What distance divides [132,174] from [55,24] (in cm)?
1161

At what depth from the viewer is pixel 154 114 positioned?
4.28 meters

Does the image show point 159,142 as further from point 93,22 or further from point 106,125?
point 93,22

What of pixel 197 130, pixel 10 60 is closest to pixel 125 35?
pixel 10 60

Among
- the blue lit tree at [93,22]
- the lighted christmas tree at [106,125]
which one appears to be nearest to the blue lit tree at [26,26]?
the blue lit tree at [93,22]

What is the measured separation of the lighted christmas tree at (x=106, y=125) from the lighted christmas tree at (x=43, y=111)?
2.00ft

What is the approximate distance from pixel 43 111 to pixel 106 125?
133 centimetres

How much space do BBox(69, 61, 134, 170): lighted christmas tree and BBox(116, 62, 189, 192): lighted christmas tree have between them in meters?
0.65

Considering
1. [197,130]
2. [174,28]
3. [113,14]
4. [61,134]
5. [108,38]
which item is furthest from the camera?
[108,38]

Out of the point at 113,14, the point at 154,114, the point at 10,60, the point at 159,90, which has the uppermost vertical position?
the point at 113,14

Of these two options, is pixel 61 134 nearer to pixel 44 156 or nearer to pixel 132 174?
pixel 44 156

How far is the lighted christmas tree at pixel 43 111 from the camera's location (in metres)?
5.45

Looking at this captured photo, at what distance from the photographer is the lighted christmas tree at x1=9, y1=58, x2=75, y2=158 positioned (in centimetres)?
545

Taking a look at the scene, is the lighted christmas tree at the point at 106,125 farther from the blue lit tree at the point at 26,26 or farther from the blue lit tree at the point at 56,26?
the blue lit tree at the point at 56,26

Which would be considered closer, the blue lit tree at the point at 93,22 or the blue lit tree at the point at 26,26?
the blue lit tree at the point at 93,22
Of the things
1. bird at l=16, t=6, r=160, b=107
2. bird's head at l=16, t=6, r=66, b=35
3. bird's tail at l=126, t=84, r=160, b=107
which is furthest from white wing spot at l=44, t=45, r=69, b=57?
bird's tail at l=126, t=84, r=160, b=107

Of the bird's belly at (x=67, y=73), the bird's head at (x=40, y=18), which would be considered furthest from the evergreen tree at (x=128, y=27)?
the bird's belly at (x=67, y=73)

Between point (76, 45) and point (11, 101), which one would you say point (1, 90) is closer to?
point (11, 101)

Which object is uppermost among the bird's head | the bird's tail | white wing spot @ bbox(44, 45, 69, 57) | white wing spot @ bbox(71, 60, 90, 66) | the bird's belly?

================================

> **STATED PROBLEM**
Reproduce the final stretch of the data above: every line from the one holding "Taking a look" through the end, inclusive, exactly as written and nothing else.

> **CORRECT ANSWER**
Taking a look at the scene, is the lighted christmas tree at the point at 106,125 farther from the blue lit tree at the point at 26,26 or farther from the blue lit tree at the point at 56,26?
the blue lit tree at the point at 56,26

Which would be considered closer, the blue lit tree at the point at 93,22 or the blue lit tree at the point at 26,26?
the blue lit tree at the point at 93,22
Of the things
1. bird at l=16, t=6, r=160, b=107
2. bird's head at l=16, t=6, r=66, b=35
3. bird's tail at l=126, t=84, r=160, b=107
which is furthest from white wing spot at l=44, t=45, r=69, b=57?
bird's tail at l=126, t=84, r=160, b=107

Of the bird's belly at (x=67, y=73), the bird's head at (x=40, y=18), which would be considered furthest from the evergreen tree at (x=128, y=27)?
the bird's belly at (x=67, y=73)

Between point (76, 45) and point (11, 101), which one would you say point (1, 90) is closer to?
point (11, 101)

Which object is uppermost among the bird's head | the bird's tail | white wing spot @ bbox(44, 45, 69, 57) | white wing spot @ bbox(71, 60, 90, 66) | the bird's belly?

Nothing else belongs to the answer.